When your local government might seize assets, or your currency might hyperinflate, owning a piece of a multinational corporation or US real estate is the ultimate insurance policy. Denying this access forces people into desperate measures—hoarding physical gold (which has high premiums and theft risk) or engaging in risky informal lending circles.
Glimmers of Hope: The Digital Bridge
Despite the grim statistics, I am optimistic. I’m seeing cracks in the wall.
Technology is finally starting to democratize access in a way that policy never could. I’ve been closely watching the rise of "embedded finance" and tokenisation. We are moving toward a world where a share of Amazon or a square foot of a London apartment can be sliced into digital tokens worth pennies and transmitted instantly to a digital wallet in Nairobi.
We aren't there yet—regulatory hurdles are massive, and scams are prevalent in the crypto-adjacent space. But the infrastructure for a truly global, borderless investment market is being laid. I believe the next decade will be defined not by the "unbanked" getting bank accounts, but by the "uninvested" getting brokerage accounts.
Why This Matters to You (Even if You Have Access)
You might be reading this thinking, "I have my 401(k), why does this matter to me?"
It matters because capital is oxygen for innovation. Imagine the unleashed potential if 4 billion more people started investing. That is trillions of dollars of dormant capital flowing into the global economy. It means more funding for companies, more liquidity in markets, and a more stable global middle class.

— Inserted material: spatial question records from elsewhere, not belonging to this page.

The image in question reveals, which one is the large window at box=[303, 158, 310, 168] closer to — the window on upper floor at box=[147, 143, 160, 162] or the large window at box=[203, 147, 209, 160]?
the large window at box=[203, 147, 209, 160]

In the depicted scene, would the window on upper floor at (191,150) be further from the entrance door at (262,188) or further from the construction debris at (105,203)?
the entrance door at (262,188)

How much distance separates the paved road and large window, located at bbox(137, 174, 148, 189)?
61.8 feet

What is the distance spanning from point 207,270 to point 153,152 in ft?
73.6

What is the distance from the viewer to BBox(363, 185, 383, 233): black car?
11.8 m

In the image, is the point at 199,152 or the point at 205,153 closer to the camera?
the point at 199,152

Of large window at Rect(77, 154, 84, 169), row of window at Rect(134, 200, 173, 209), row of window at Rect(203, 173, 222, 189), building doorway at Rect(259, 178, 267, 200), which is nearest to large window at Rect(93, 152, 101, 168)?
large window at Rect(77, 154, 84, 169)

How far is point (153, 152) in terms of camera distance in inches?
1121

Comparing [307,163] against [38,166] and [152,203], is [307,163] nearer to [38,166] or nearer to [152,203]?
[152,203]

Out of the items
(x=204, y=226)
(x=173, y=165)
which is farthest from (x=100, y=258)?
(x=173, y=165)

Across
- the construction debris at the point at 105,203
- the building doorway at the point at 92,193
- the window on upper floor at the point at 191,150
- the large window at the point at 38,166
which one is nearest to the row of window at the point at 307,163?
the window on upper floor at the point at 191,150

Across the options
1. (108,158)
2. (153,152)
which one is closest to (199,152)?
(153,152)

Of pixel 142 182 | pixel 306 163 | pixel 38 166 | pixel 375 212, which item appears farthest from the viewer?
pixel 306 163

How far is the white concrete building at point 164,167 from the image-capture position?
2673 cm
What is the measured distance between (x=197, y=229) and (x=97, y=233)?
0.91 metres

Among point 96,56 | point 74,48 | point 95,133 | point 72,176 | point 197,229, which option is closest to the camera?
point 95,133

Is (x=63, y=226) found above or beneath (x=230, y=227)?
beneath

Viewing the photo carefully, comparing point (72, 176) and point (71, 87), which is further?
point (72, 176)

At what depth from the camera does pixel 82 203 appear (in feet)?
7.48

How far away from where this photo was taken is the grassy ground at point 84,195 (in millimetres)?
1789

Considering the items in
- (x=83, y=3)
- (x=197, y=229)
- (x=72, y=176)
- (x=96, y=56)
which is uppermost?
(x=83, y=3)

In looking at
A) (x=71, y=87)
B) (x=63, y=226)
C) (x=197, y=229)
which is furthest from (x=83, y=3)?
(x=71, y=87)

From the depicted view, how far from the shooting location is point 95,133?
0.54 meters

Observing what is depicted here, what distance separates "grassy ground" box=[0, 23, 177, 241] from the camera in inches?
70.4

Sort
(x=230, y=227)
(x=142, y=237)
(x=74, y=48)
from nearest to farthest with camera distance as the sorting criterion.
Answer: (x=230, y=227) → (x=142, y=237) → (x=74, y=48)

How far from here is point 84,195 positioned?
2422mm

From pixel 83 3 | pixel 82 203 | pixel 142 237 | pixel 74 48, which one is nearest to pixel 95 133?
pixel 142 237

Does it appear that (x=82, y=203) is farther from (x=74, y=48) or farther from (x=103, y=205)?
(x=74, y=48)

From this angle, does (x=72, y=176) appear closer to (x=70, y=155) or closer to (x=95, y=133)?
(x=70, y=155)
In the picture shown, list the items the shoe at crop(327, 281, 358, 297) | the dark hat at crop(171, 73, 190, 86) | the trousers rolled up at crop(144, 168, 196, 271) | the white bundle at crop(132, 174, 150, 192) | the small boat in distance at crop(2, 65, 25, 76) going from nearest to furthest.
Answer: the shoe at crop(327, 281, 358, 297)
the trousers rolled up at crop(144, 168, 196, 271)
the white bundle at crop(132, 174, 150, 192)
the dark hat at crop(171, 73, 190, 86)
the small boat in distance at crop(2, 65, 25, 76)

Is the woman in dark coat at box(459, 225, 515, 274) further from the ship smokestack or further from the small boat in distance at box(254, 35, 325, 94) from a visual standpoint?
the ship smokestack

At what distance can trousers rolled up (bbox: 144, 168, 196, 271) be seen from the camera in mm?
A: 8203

Furthermore, financial exclusion breeds instability. When people feel the game is rigged—that the rich get richer simply because they have access to a VIP club of assets—it fuels populism, unrest, and geopolitical tension. A world where everyone has a stake in global prosperity is a safer world for my portfolio and for my children.
The Path Forward
I don’t have all the answers. I am just an observer, an investor, and a writer trying to connect the dots. But I know that the status quo is unsustainable. We cannot have a globalised economy for consuming goods but a fragmented, medieval economy for building wealth.
The 4 billion adults standing on the sidelines aren't looking for handouts. They are looking for a fair shake. They want to buy a ticket to the game. It is high time we opened the gates.